Question

The expression ${{\left( \dfrac{1+i}{1-i} \right)}^{2}}+{{\left( \dfrac{1-i}{1+i} \right)}^{2}}$ is equal to
a)$2i$
b)$-2i$
c)$-2$
d)$2$

Answer 1

Hint: In the given question we can first equalize the LCM of the denominators and multiply the required factors in order to do so in the numerators and denominators of both the terms so that we will be able to add both of these terms. Then we will use the formula for the product of the sum and difference of two numbers is equal to the difference of their squares, that is: $\left( a+b \right)\times \left( a-b \right)=\left( {{a}^{2}}-{{b}^{2}} \right)$ in the denominator and expansion formula for the whole square of the sum of two numbers that is${{\left( a+b \right)}^{2}}={{a}^{2}}+{{b}^{2}}+2ab$ in the numerator and simplify the polynomial to get our answer.

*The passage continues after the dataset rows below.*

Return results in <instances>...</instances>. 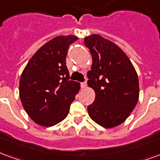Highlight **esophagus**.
<instances>
[{
    "label": "esophagus",
    "mask_w": 160,
    "mask_h": 160,
    "mask_svg": "<svg viewBox=\"0 0 160 160\" xmlns=\"http://www.w3.org/2000/svg\"><path fill=\"white\" fill-rule=\"evenodd\" d=\"M80 85H81V87H82V88H86V86H87L86 81H85V82H82V83L80 84Z\"/></svg>",
    "instance_id": "obj_1"
}]
</instances>
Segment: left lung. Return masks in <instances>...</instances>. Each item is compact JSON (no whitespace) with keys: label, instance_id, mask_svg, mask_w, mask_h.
Here are the masks:
<instances>
[{"label":"left lung","instance_id":"8db88e82","mask_svg":"<svg viewBox=\"0 0 160 160\" xmlns=\"http://www.w3.org/2000/svg\"><path fill=\"white\" fill-rule=\"evenodd\" d=\"M84 43L92 57L87 84L96 94L95 101L87 107V111L97 124L113 128L130 116L138 102L137 71L116 44L101 35L86 36Z\"/></svg>","mask_w":160,"mask_h":160}]
</instances>
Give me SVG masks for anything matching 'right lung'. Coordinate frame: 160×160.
Instances as JSON below:
<instances>
[{"label": "right lung", "mask_w": 160, "mask_h": 160, "mask_svg": "<svg viewBox=\"0 0 160 160\" xmlns=\"http://www.w3.org/2000/svg\"><path fill=\"white\" fill-rule=\"evenodd\" d=\"M75 35L53 38L34 54L21 74L19 97L36 124L50 127L67 117L80 84L69 80L66 56Z\"/></svg>", "instance_id": "add662e5"}]
</instances>
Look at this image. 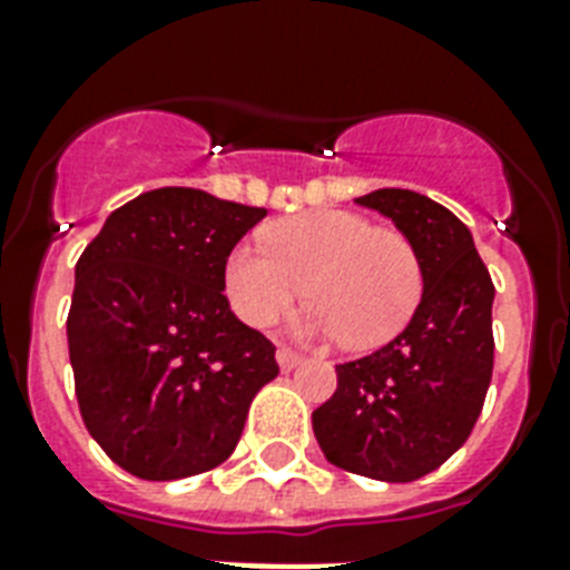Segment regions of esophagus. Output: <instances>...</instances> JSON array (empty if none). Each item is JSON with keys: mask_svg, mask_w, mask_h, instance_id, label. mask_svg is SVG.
I'll list each match as a JSON object with an SVG mask.
<instances>
[{"mask_svg": "<svg viewBox=\"0 0 570 570\" xmlns=\"http://www.w3.org/2000/svg\"><path fill=\"white\" fill-rule=\"evenodd\" d=\"M277 364H281V370H286V373H289V370H293V366L302 364V355H298V352H295V348L281 346V348H277Z\"/></svg>", "mask_w": 570, "mask_h": 570, "instance_id": "esophagus-1", "label": "esophagus"}]
</instances>
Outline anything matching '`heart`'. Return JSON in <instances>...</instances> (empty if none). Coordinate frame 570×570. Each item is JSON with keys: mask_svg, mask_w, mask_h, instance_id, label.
<instances>
[{"mask_svg": "<svg viewBox=\"0 0 570 570\" xmlns=\"http://www.w3.org/2000/svg\"><path fill=\"white\" fill-rule=\"evenodd\" d=\"M304 293V328L357 352L405 328L423 298V263L405 233L366 215L313 209L268 227L266 245L239 242L224 266L233 311L254 328L275 325Z\"/></svg>", "mask_w": 570, "mask_h": 570, "instance_id": "obj_1", "label": "heart"}]
</instances>
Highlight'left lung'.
Returning a JSON list of instances; mask_svg holds the SVG:
<instances>
[{"mask_svg": "<svg viewBox=\"0 0 570 570\" xmlns=\"http://www.w3.org/2000/svg\"><path fill=\"white\" fill-rule=\"evenodd\" d=\"M357 204L414 242L423 298L387 346L337 366V390L313 411V434L348 473L414 482L441 468L482 414L494 370V284L446 206L407 189H379Z\"/></svg>", "mask_w": 570, "mask_h": 570, "instance_id": "1", "label": "left lung"}]
</instances>
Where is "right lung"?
I'll list each match as a JSON object with an SVG mask.
<instances>
[{"mask_svg":"<svg viewBox=\"0 0 570 570\" xmlns=\"http://www.w3.org/2000/svg\"><path fill=\"white\" fill-rule=\"evenodd\" d=\"M259 206L165 186L106 218L76 263L67 346L85 429L118 468L168 482L218 468L250 399L277 375L275 346L224 295Z\"/></svg>","mask_w":570,"mask_h":570,"instance_id":"1","label":"right lung"}]
</instances>
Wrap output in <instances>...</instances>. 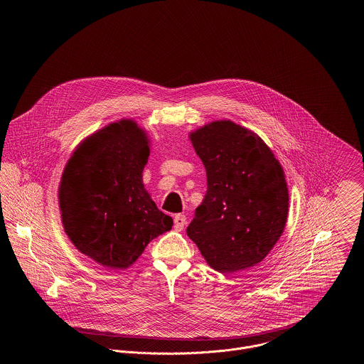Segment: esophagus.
<instances>
[{
	"label": "esophagus",
	"mask_w": 364,
	"mask_h": 364,
	"mask_svg": "<svg viewBox=\"0 0 364 364\" xmlns=\"http://www.w3.org/2000/svg\"><path fill=\"white\" fill-rule=\"evenodd\" d=\"M187 224V218L184 214H177L174 215V229L177 232H181L184 229V226Z\"/></svg>",
	"instance_id": "34e87169"
}]
</instances>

Complete step-by-step answer:
In this given question, we are asked to find out the value of ${{\left( \dfrac{1+i}{1-i} \right)}^{2}}+{{\left( \dfrac{1-i}{1+i} \right)}^{2}}$.
Here, we must know that $i$ corresponds to the value of $\sqrt{-1}$ in order to solve this question.
Now, we are going to use the following formulae in order to solve this question and get our required answer:
$\left( a+b \right)\times \left( a-b \right)=\left( {{a}^{2}}-{{b}^{2}} \right)............(1.1)$
${{\left( a+b \right)}^{2}}={{a}^{2}}+{{b}^{2}}+2ab............(1.2)$
Let us name the given expression as I and start the process of solving the given polynomial and get the required answer as follows:
$I={{\left( \dfrac{1+i}{1-i} \right)}^{2}}+{{\left( \dfrac{1-i}{1+i} \right)}^{2}}$
$=\dfrac{{{\left( 1+i \right)}^{2}}}{{{\left( 1-i \right)}^{2}}}+\dfrac{{{\left( 1-i \right)}^{2}}}{{{\left( 1+i \right)}^{2}}}$
\[=\dfrac{{{\left( 1+i \right)}^{2}}\times {{\left( 1+i \right)}^{2}}+{{\left( 1-i \right)}^{2}}\times {{\left( 1-i \right)}^{2}}}{{{\left( 1-i \right)}^{2}}\times {{\left( 1+i \right)}^{2}}}\]
\[=\dfrac{{{\left( {{\left( 1+i \right)}^{2}} \right)}^{2}}+{{\left( {{\left( 1-i \right)}^{2}} \right)}^{2}}}{{{\left( \left( 1-i \right)\times \left( 1+i \right) \right)}^{2}}}\]
Using equation 1.1 and 1.2, we can write the above expression as
\[I=\dfrac{{{\left( 1+{{i}^{2}}+2i \right)}^{2}}+{{\left( 1+{{i}^{2}}-2i \right)}^{2}}}{{{\left( {{1}^{2}}-{{i}^{2}} \right)}^{2}}}\]
As $i=\sqrt{-1}$, this implies that ${{i}^{2}}={{\left( \sqrt{-1} \right)}^{2}}=-1$. Therefore, using the value of ${{i}^{2}}$ in the above expression
\[I=\dfrac{{{\left( 1+(-1)+2i \right)}^{2}}+{{\left( 1+(-1)-2i \right)}^{2}}}{{{\left( {{1}^{2}}-(-1) \right)}^{2}}}\]
$=\dfrac{{{\left( 2i \right)}^{2}}+{{\left( -2i \right)}^{2}}}{{{2}^{2}}}$
$=\dfrac{4{{i}^{2}}+4{{i}^{2}}}{4}$
$=\dfrac{4\left( {{i}^{2}}+{{i}^{2}} \right)}{4}$
Again using the value of ${{i}^{2}}$ to be equal to -1, we get
$I=-1+(-1)$
$=-2$
Hence, we get our answer as -2.
Therefore, the correct option to this given question is option (c) which has the value -2.

Note: In the solution, we took the lcm of the denominators of the two terms and then simplified the expression. However, one can simplify each term by multiplying and dividing the first and second term by $\left( 1+i \right)$ and $\left( 1-i \right)$ respectively. However, the obtained answer would still remain the same.